EXERCISE DESCRIPTION: Continue the article on the Malayalam film Viswasapoorvam Mansoor from its last sentence, before the lines that follow it.

EXTRACT TO READ:
** START **

Viswasapoorvam Mansoor is a 2017 Indian Malayalam-language film written and directed by P. T. Kunju Muhammed. It stars Roshan Mathew, Prayaga Martin, Asha Sarath, and Zarina Wahab. The film was released in Kerala on 24 June 2017.

Cast
 Roshan Mathew as Mansoor
 Prayaga Martin as Mumthaz
 Asha Sarath as Fathibi
 Zarina Wahab as Saira Bhanu
 Renji Panicker as Kalanthan Haji
 Akash V H as Firoz
 V. K. Sreeraman
 Leona Lishoy as Soumya
 Santhosh Keezhattoor
 Sunil Sukhada
 Shivaji Guruvayoor
 Rahaneesh Bin Rafeeque

Production
Roshan Mathew and Prayaga Martin were signed to play the lead pair, along with Gautami and Swetha Menon. However, the latter left due to prior commitments in television shows and was replaced by Asha Sarath. Zarina Wahab was signed to play the role of Saira Bhanu. Principal photography began in February 2017 in Thalassery.

** END **

DATASET EXCERPT:
** START **

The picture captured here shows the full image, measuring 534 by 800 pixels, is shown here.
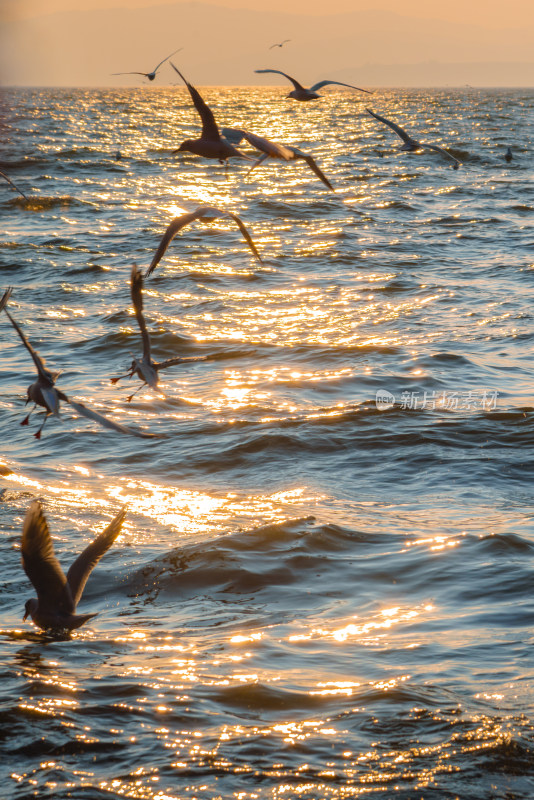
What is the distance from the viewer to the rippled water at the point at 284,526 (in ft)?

** END **

OUTPUT FOR THIS EXERCISE:
Soundtrack

The film features a soundtrack composed by Ramesh Narayan, with lyrics penned by Premdas Guruvayur, Prabha Varma and Rafeeq Ahammed. The songs were released on 7 June 2017 by Mathrubhumi Music via Kappa TV's YouTube channel. The song "Poi Maranja Kalam" won K. J. Yesudas a National Film Award for Best Male Playback Singer at the 65th National Film Awards.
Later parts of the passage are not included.